- [Texto extraído]:
####
En el que terminó siendo su último libro, Borges. Los pueblos bárbaros [1], Horacio González se adentra en un campo que sabe minado: “Borges es un mundo de cosas sobre el que se han escrito miles y miles de páginas”[16]. Se podría agregar: y en casi todas las lenguas, y desde todas las posiciones políticas, filosóficas, literarias –incluso desde algunos estudios jurídicos–. González prueba su suerte agregando unas páginas más, y en ese camino discute y cita generosamente buena parte del ya casi siglo de lecturas acumuladas.
El autor, que participó activamente en la rediscusión de los últimos años sobre la figura de Borges (solo como muestra, pueden encontrarse en Youtube su polémica con José Pablo Feinmann en 678 o su charla con Piglia en el programa dedicado al escritor en la TV Pública), parece haber elegido explorar algunas de las paradojas abiertas en la multitud de lecturas dejando que prospere la incomodidad que producen más que buscando solucionarlas.
Con receta para genéricos
Convertido en “institución cultural” hacia la década de 1950 [50], hoy quizás suenan extrañas para el Borges devenido prócer literario algunas críticas que le fueron contemporáneas, como las que le dedicó Sábato: “planes matemáticos, las muertes se producen como demostraciones more geometrico, emocionalidad solo intelectual, frialdad de algoritmo” [31]. No fue esta una excepción sino una especie de escuela: literatura “de alambique” y “cerebral” diría Roberto Giusti [132/3] entre las voluntariamente negativas, pero también entre los amigos: “ejercicios de incesante inteligencia e imaginación feliz, carentes de languideces, de todo elemento humano, patético o sentimental”, describe algunos cuentos de Borges Bioy Casares en el prólogo a Antología de la literatura fantástica –nos recuerda Piglia–.
####
- [Datos registrados]:
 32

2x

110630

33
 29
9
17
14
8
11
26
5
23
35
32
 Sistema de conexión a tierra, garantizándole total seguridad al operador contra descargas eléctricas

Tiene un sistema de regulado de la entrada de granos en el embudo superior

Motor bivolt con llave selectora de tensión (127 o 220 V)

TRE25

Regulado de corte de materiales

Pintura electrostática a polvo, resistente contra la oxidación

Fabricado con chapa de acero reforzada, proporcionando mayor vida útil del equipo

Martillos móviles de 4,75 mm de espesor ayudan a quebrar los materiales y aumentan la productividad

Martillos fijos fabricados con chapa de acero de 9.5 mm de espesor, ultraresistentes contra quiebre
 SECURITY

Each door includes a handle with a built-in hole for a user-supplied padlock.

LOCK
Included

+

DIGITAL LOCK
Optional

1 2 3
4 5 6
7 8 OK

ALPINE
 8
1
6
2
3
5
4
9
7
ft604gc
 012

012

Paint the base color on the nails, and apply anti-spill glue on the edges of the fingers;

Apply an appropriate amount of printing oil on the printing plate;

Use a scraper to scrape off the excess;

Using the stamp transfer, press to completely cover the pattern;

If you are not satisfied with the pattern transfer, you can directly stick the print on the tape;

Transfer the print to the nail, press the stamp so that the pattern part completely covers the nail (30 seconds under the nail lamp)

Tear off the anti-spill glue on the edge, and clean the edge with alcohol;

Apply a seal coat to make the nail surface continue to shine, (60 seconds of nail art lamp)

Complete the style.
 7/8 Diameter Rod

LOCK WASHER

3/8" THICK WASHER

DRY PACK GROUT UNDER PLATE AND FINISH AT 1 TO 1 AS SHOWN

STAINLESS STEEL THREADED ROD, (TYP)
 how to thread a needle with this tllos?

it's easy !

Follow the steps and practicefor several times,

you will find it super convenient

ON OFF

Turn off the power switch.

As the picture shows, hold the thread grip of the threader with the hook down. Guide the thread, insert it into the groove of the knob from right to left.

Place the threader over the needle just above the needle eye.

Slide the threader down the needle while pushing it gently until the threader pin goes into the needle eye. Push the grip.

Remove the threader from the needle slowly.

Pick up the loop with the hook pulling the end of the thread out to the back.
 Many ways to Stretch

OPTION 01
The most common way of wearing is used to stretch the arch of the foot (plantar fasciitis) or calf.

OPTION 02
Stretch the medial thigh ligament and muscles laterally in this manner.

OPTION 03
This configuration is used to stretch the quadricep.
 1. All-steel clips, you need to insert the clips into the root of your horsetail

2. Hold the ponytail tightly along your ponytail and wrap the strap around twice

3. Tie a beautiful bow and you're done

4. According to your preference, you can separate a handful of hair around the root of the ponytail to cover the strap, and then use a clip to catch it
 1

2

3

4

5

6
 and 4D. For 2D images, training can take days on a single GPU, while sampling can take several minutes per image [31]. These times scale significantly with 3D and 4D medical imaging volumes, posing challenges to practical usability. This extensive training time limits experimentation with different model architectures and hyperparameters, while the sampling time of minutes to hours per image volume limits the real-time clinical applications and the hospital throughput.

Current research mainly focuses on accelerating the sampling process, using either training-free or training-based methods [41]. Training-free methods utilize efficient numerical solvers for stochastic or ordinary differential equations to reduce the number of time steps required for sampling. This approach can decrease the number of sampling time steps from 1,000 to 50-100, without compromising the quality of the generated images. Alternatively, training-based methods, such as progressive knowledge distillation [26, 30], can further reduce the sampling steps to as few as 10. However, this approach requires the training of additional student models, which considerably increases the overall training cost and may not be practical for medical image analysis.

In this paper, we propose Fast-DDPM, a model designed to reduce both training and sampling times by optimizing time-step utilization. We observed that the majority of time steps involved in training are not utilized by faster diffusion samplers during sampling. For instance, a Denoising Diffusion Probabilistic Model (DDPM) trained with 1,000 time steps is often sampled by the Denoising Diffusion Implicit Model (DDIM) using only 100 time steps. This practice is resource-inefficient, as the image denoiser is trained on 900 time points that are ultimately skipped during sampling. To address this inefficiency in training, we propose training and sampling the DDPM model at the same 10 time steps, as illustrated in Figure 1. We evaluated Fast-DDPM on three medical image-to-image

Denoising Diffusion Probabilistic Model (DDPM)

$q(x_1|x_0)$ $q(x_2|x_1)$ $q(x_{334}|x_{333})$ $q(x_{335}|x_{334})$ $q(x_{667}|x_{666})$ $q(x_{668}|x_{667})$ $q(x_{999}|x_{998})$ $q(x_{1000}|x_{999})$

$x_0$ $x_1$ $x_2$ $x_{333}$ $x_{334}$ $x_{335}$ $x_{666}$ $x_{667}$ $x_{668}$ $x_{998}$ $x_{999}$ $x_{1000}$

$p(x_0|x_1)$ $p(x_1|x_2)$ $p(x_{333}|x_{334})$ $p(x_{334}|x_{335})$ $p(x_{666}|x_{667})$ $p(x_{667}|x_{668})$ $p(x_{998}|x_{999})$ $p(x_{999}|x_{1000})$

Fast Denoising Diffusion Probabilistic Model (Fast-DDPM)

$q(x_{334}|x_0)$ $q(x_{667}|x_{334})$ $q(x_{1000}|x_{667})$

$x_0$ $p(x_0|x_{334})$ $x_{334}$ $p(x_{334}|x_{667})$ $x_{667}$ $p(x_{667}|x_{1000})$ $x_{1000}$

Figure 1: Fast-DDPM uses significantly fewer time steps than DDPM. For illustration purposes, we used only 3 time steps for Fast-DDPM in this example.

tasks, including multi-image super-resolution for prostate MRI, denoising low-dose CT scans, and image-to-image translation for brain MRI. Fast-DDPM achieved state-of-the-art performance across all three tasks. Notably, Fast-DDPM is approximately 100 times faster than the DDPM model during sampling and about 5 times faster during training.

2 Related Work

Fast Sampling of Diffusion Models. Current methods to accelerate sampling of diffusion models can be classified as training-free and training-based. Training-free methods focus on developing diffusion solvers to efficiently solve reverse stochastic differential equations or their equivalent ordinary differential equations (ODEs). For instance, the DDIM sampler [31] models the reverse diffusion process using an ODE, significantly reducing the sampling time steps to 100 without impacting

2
####
- [Descripción del problema]:
¿Puedes transcribir sin cambios el tramo del texto sobre Borges que va desde "Con receta para" hasta "fantástica –nos recuerda Piglia–."?

- [Tarea resuelta]:
Con receta para genéricos
Convertido en “institución cultural” hacia la década de 1950 [50], hoy quizás suenan extrañas para el Borges devenido prócer literario algunas críticas que le fueron contemporáneas, como las que le dedicó Sábato: “planes matemáticos, las muertes se producen como demostraciones more geometrico, emocionalidad solo intelectual, frialdad de algoritmo” [31]. No fue esta una excepción sino una especie de escuela: literatura “de alambique” y “cerebral” diría Roberto Giusti [132/3] entre las voluntariamente negativas, pero también entre los amigos: “ejercicios de incesante inteligencia e imaginación feliz, carentes de languideces, de todo elemento humano, patético o sentimental”, describe algunos cuentos de Borges Bioy Casares en el prólogo a Antología de la literatura fantástica –nos recuerda Piglia–.